On June 30, INPI enacted Resolution INPI P-147, which was published on July 7, and became effective from July 16. This resolution restricts the possibility to file divisional patent applications.
The resolution establishes that applicants will be allowed to file voluntary divisionals of patent applications during prosecution until the examination report (or substantive examination office action) is notified.
It furthers establishes that after the examiner starts performing the examination, if an application lacks invention unity, or is a complex application, the applicant will be summoned to file divisional applications within 30 working days, or to consider the application abandoned.
This seriously contradicts what is established by Argentina's Patent Law regulation. The term to answer an examination report (substantive examination office action) is 60 days, plus three extensions of 30 days each, totalling 150 days.
But with the new resolution from INPI, an applicant could be summoned to answer a lack of unity objection in 30 working days, which is a much shorter term than that established in the Patent Law.
After the examination report is performed by INPI and notified to the applicant, it will not be possible to file voluntary divisional applications, unless those divisional applications are requested by the examiner due to the lack of unity of the application.
Additionally, resolution 147 also restricts the possibility to file divisional applications during the appeal process of an application that was rejected.

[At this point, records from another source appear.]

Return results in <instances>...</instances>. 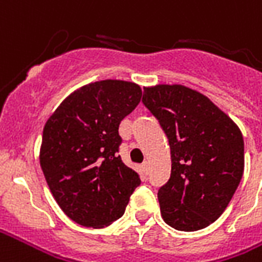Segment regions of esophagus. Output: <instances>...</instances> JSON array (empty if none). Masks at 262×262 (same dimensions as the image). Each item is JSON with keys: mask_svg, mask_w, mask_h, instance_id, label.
Instances as JSON below:
<instances>
[{"mask_svg": "<svg viewBox=\"0 0 262 262\" xmlns=\"http://www.w3.org/2000/svg\"><path fill=\"white\" fill-rule=\"evenodd\" d=\"M141 167H143V171H144V174H148V173H149V165H148V162L143 163V165H141Z\"/></svg>", "mask_w": 262, "mask_h": 262, "instance_id": "esophagus-1", "label": "esophagus"}]
</instances>
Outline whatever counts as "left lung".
Instances as JSON below:
<instances>
[{
    "instance_id": "1",
    "label": "left lung",
    "mask_w": 262,
    "mask_h": 262,
    "mask_svg": "<svg viewBox=\"0 0 262 262\" xmlns=\"http://www.w3.org/2000/svg\"><path fill=\"white\" fill-rule=\"evenodd\" d=\"M141 101L170 145V179L158 191L165 223L185 232L206 228L223 214L241 183L242 133L206 96L183 85L145 88Z\"/></svg>"
}]
</instances>
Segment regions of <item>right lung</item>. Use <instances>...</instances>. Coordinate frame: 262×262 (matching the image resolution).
<instances>
[{
  "mask_svg": "<svg viewBox=\"0 0 262 262\" xmlns=\"http://www.w3.org/2000/svg\"><path fill=\"white\" fill-rule=\"evenodd\" d=\"M141 100L139 85L105 79L67 97L45 123L39 162L52 195L77 224L103 228L125 213L141 183L119 157V123Z\"/></svg>",
  "mask_w": 262,
  "mask_h": 262,
  "instance_id": "right-lung-1",
  "label": "right lung"
}]
</instances>
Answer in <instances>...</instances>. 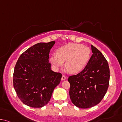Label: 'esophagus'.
<instances>
[{"mask_svg": "<svg viewBox=\"0 0 122 122\" xmlns=\"http://www.w3.org/2000/svg\"><path fill=\"white\" fill-rule=\"evenodd\" d=\"M66 78V76H63L62 77H61V80H65Z\"/></svg>", "mask_w": 122, "mask_h": 122, "instance_id": "1", "label": "esophagus"}]
</instances>
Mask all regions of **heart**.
<instances>
[{
  "label": "heart",
  "mask_w": 122,
  "mask_h": 122,
  "mask_svg": "<svg viewBox=\"0 0 122 122\" xmlns=\"http://www.w3.org/2000/svg\"><path fill=\"white\" fill-rule=\"evenodd\" d=\"M57 55L50 57V61L56 69L63 66L71 74L81 72L88 64L91 57V50L82 44L69 43L61 47L57 50Z\"/></svg>",
  "instance_id": "obj_1"
}]
</instances>
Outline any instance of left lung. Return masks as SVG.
<instances>
[{
	"mask_svg": "<svg viewBox=\"0 0 122 122\" xmlns=\"http://www.w3.org/2000/svg\"><path fill=\"white\" fill-rule=\"evenodd\" d=\"M92 55L85 69L76 75L70 76V97L78 108L86 109L99 104L109 86L110 71L105 57L91 45Z\"/></svg>",
	"mask_w": 122,
	"mask_h": 122,
	"instance_id": "8db88e82",
	"label": "left lung"
}]
</instances>
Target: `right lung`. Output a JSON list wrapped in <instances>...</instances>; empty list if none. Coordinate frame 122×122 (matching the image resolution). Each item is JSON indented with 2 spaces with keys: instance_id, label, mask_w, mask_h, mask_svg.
Returning <instances> with one entry per match:
<instances>
[{
  "instance_id": "1",
  "label": "right lung",
  "mask_w": 122,
  "mask_h": 122,
  "mask_svg": "<svg viewBox=\"0 0 122 122\" xmlns=\"http://www.w3.org/2000/svg\"><path fill=\"white\" fill-rule=\"evenodd\" d=\"M55 41L38 43L25 50L17 61L13 73V86L23 103L33 108L48 104L58 85L61 73L51 70L49 55Z\"/></svg>"
}]
</instances>
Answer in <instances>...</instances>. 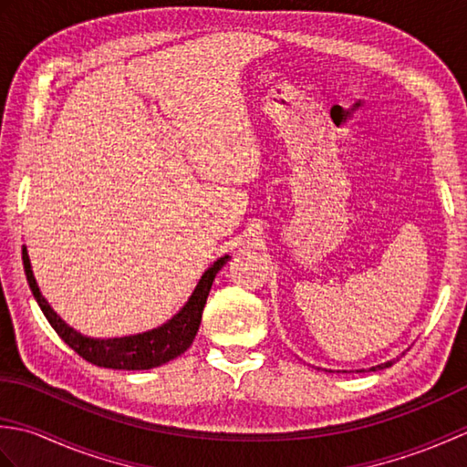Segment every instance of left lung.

Formerly, in the event a patent application was rejected, it was possible to file a divisional application provided the applicant filed an appeal in order to overcome the rejecting decision. The feasibility to file such a divisional was viable during all the term the appeal procedure was pending. However, no decision was issued regarding the divisional application until the appeal was definitively resolved.
But from the effective date of Resolution P-147, this alternative will not be available anymore, since it expressly requires that divisional applications should be filed before the "examination report" is notified to applicant, and during "prosecution" of the main application. In other words, before the main application is resolved by INPI.
INPI officers said that Resolution 147 will apply not only to new patent applications to be filed after the effective date, but to all pending patent applications being prosecuted before the Office.
Moreover, article 17 of the implementing decree of Patent Law 24.281 establishes that divisional applications can be filed at any time before the granting of the application. Thus, by resolution 147, INPI would be modifying the patent regulation established by a higher degree regulation.
We understand that the legitimacy of this resolution will indeed be challenged because it imposes restrictions that go further than those that were set by the Patent Law or its implementing decree. Additionally, the Office intends to extend the effects of this resolution to all pending applications, even those filed before the resolution was enacted thus seriously affecting the applicant's right to have its patent application prosecuted with a specific set of rules in force at the time the application was filed.
We believe that the effect of this resolution will be contrary to the aims sought by INPI of reducing the backlog of pending patent applications and expediting their examination. By restricting the ability to file divisional applications after the examination report, it is expected that applicants will now file more divisionals preventively before examination starts, in order to preserve a right that they had before these new rules were enacted.